# Show me your ferret set ups



## thedogsmother (Aug 28, 2008)

Im just curious, where do your ferrets live? Piccies please


----------



## Melissa27 (Mar 15, 2012)

This is Dorian and Dodger's set-up for when they aren't roaming around causing trouble in the rest of the house. 










It is a Ferret Nation 143 enclosure (about 87 inches high by 36 wide by 25 deep) with two ferret exercise pens attached together on the outside to make one big 24 square foot pen. As you can see, it has lots of of toys in it that both ferrets tend to gleefully move to the centre of the pen for no reason whatsoever that I can fathom.

It isn't overly pretty to look at, and is probably overkill for just two ferrets (especially since they are out a lot), but both boys seem to love it.
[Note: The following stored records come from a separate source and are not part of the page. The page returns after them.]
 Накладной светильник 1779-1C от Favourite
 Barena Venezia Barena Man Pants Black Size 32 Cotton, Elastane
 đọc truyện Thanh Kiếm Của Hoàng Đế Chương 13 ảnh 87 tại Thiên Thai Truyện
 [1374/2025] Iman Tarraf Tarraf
To me that makes it worth it despite it the fact that it takes up roughly half of the room it's in.  They especially love their dig box that I put in there from time to time... it has ferret-safe corn and potato starch packing peanuts in it (they never eat them or put them in their mouths, but I wanted something safe just in case) and they go mad playing and bouncing around in that thing.
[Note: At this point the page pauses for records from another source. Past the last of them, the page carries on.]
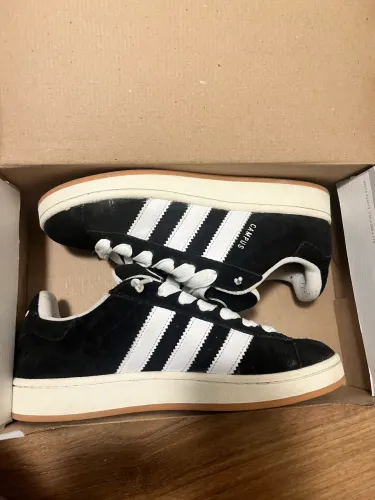 Adidas campus 00s
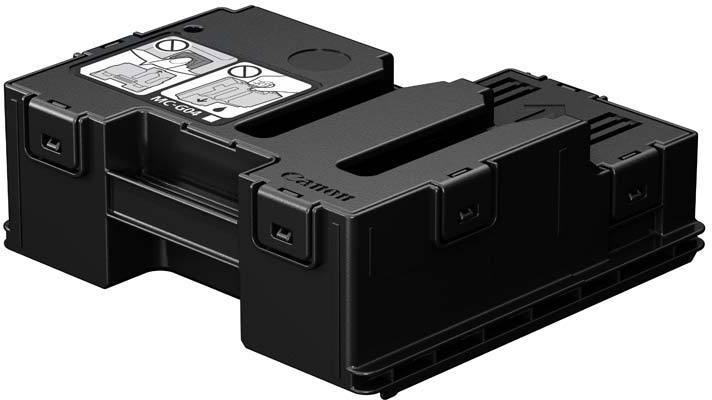 Canon LBP853Ci 定着器 ITBユニット セット - その他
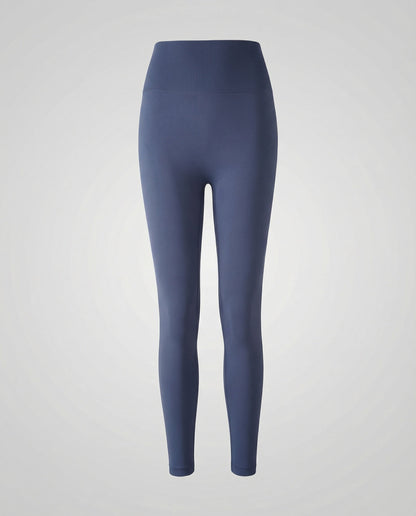 Product 15554252833098 - product_only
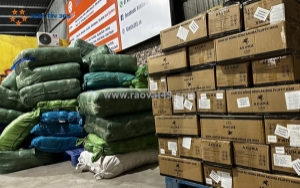 Gửi hàng hà nội sài gòn: nên chọn phương thức vận chuyển nào?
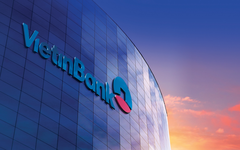 Công bố kết luận thanh tra Vietinbank Phú Yên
On a random note, my cat for some strange reason loves to hop in there from time to time and play with them, and when he does he regularly decides to wear that octopus toy as a hat.


----------



## thedogsmother (Aug 28, 2008)

That looks amazing Melissa, I forgot I did this thread so Im glad you posted, I will have to take some pics of my own, not that its anywhere near as impressive as your boys home


----------